• [Instructions to follow]
Copy the items word for word, starting at the first line and ending with the line that contains "In the 'DEPENDENCIAS' chart, what", inclusive.

Saved data entries
○ ○ ○ ○ ○ ○ ○
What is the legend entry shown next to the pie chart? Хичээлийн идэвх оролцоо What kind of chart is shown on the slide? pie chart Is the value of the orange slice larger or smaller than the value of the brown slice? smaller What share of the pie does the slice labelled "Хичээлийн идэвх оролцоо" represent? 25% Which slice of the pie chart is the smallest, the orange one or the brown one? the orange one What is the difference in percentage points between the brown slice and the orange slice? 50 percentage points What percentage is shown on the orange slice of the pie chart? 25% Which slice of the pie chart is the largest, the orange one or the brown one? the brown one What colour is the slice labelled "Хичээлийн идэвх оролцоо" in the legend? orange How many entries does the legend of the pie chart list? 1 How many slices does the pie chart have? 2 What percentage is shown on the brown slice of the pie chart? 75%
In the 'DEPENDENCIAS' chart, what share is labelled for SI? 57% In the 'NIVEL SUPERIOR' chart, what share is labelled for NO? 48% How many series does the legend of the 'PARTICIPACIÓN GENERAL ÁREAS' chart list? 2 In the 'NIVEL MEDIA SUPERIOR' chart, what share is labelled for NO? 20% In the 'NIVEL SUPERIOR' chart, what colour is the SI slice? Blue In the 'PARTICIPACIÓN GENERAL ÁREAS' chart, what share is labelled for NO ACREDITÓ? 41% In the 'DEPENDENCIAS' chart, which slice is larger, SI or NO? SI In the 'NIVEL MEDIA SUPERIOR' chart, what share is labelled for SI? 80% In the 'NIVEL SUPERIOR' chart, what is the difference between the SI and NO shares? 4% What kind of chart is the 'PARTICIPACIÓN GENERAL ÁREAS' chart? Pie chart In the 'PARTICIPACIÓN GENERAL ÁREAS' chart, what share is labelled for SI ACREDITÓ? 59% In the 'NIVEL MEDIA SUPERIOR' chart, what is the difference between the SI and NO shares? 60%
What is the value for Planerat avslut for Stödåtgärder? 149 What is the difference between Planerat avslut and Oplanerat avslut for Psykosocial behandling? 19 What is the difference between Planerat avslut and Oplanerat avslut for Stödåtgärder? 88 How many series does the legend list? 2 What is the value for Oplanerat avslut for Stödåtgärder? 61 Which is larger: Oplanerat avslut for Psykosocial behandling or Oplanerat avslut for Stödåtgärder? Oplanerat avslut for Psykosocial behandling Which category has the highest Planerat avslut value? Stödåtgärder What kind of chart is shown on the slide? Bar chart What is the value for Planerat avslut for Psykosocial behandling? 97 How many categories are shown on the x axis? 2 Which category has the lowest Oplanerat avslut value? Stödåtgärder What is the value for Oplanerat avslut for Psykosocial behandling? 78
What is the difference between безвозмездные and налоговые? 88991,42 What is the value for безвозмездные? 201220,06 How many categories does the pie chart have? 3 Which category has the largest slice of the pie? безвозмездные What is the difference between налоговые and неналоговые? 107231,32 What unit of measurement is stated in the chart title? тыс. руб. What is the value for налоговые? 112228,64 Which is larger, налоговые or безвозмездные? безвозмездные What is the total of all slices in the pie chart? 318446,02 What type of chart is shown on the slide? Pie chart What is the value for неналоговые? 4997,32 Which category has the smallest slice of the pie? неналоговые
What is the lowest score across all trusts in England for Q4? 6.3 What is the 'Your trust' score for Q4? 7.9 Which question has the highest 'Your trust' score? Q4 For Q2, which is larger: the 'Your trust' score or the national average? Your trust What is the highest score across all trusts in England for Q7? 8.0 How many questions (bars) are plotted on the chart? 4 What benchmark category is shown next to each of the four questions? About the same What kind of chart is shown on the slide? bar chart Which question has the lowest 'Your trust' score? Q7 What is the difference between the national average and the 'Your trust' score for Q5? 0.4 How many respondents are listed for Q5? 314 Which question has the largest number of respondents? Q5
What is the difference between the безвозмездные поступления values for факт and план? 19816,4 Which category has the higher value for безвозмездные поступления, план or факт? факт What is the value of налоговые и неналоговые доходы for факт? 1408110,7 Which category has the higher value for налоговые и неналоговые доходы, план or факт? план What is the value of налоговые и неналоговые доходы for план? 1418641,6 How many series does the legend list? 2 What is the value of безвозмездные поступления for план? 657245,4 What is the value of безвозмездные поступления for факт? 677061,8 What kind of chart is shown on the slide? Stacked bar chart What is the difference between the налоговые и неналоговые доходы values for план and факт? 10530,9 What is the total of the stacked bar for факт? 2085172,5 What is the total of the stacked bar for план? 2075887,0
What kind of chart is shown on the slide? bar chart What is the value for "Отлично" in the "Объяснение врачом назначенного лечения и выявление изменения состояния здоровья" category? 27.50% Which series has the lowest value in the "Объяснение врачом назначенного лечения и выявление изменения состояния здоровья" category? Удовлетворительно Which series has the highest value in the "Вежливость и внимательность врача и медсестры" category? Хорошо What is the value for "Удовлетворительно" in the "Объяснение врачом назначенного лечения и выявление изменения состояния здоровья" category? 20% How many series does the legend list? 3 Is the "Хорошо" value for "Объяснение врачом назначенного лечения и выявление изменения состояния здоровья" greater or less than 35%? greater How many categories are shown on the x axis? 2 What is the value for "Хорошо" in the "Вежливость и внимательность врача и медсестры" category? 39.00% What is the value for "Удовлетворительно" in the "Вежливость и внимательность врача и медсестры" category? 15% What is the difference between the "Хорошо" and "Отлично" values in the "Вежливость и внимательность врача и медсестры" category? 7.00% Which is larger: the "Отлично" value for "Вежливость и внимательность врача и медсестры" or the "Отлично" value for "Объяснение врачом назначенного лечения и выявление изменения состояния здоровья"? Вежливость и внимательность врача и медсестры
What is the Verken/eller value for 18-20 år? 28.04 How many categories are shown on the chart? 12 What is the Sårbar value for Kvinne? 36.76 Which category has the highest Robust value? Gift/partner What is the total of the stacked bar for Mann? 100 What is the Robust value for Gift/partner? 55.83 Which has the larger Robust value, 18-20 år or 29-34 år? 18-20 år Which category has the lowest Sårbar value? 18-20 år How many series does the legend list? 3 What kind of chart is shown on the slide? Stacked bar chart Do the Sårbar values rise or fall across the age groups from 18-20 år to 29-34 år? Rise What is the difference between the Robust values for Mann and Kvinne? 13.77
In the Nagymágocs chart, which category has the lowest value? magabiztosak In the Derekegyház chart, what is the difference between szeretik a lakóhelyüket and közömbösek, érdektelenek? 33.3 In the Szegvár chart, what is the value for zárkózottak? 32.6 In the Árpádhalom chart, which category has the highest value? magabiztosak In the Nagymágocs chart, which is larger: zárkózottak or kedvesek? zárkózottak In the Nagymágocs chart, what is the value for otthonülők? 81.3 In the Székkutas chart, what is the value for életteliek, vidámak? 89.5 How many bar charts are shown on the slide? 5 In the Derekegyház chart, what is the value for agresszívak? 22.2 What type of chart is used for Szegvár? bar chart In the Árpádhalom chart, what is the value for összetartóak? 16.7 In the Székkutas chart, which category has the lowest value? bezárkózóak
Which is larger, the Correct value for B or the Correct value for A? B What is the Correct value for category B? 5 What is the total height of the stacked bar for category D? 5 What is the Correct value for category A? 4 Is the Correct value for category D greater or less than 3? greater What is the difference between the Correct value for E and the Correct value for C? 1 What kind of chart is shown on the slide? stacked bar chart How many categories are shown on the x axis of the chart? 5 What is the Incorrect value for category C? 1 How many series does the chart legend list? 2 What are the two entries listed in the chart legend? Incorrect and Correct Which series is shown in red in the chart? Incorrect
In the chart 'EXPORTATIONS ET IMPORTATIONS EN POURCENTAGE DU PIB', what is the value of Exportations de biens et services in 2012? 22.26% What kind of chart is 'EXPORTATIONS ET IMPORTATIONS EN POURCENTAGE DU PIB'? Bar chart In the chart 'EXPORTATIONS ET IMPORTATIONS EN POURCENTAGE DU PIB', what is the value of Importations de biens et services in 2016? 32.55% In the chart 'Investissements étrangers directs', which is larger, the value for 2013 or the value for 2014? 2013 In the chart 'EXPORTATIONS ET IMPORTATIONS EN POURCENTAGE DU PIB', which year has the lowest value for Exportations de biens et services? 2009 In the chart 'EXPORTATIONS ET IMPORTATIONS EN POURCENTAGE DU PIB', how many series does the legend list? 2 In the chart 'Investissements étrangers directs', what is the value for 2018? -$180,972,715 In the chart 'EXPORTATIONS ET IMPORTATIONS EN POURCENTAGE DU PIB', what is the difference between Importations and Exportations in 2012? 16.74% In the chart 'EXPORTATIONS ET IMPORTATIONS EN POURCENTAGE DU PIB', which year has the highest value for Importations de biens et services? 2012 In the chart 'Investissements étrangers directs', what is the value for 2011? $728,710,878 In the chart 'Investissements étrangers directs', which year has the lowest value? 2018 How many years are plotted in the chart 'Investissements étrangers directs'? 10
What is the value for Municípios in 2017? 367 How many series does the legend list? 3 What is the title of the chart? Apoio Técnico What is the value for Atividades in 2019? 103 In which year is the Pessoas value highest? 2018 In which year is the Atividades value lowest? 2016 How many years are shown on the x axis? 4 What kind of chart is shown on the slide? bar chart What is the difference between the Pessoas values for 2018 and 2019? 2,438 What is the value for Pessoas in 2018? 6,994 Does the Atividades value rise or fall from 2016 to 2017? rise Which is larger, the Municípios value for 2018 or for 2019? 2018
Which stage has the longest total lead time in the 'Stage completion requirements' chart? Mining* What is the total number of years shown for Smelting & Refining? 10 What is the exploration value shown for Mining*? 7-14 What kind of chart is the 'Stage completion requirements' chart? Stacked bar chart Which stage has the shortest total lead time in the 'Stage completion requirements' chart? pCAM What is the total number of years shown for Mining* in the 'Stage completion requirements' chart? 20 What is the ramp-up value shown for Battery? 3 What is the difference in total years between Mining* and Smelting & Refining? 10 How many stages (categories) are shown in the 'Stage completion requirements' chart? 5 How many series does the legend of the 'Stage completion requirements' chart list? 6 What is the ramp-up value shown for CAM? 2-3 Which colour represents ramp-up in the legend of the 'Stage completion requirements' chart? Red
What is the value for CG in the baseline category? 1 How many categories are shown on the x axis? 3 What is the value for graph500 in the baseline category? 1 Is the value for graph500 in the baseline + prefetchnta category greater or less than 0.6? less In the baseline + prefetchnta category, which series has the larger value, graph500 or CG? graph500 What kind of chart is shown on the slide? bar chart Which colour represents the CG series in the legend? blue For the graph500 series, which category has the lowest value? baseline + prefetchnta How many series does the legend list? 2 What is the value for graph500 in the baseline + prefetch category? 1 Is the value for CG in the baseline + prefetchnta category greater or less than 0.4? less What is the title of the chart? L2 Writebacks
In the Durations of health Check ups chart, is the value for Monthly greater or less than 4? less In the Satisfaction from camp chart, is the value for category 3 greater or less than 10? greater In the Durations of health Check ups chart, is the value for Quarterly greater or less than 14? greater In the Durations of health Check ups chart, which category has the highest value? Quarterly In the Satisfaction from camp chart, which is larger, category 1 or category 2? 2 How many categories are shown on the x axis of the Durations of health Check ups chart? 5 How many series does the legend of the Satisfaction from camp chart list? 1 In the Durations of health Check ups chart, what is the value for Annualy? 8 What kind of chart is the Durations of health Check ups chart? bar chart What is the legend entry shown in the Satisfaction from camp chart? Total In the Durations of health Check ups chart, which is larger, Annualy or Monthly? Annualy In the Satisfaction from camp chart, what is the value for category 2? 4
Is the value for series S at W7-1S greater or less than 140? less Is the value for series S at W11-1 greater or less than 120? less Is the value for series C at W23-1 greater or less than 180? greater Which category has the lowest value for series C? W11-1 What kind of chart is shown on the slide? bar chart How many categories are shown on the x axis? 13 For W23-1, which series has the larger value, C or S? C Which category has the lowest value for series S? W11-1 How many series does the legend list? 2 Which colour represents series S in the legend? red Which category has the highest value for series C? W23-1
○ ○ ○ ○ ○ ○ ○
• [Result of this task]
What is the legend entry shown next to the pie chart? Хичээлийн идэвх оролцоо What kind of chart is shown on the slide? pie chart Is the value of the orange slice larger or smaller than the value of the brown slice? smaller What share of the pie does the slice labelled "Хичээлийн идэвх оролцоо" represent? 25% Which slice of the pie chart is the smallest, the orange one or the brown one? the orange one What is the difference in percentage points between the brown slice and the orange slice? 50 percentage points What percentage is shown on the orange slice of the pie chart? 25% Which slice of the pie chart is the largest, the orange one or the brown one? the brown one What colour is the slice labelled "Хичээлийн идэвх оролцоо" in the legend? orange How many entries does the legend of the pie chart list? 1 How many slices does the pie chart have? 2 What percentage is shown on the brown slice of the pie chart? 75%
In the 'DEPENDENCIAS' chart, what share is labelled for SI? 57% In the 'NIVEL SUPERIOR' chart, what share is labelled for NO? 48% How many series does the legend of the 'PARTICIPACIÓN GENERAL ÁREAS' chart list? 2 In the 'NIVEL MEDIA SUPERIOR' chart, what share is labelled for NO? 20% In the 'NIVEL SUPERIOR' chart, what colour is the SI slice? Blue In the 'PARTICIPACIÓN GENERAL ÁREAS' chart, what share is labelled for NO ACREDITÓ? 41% In the 'DEPENDENCIAS' chart, which slice is larger, SI or NO? SI In the 'NIVEL MEDIA SUPERIOR' chart, what share is labelled for SI? 80% In the 'NIVEL SUPERIOR' chart, what is the difference between the SI and NO shares? 4% What kind of chart is the 'PARTICIPACIÓN GENERAL ÁREAS' chart? Pie chart In the 'PARTICIPACIÓN GENERAL ÁREAS' chart, what share is labelled for SI ACREDITÓ? 59% In the 'NIVEL MEDIA SUPERIOR' chart, what is the difference between the SI and NO shares? 60%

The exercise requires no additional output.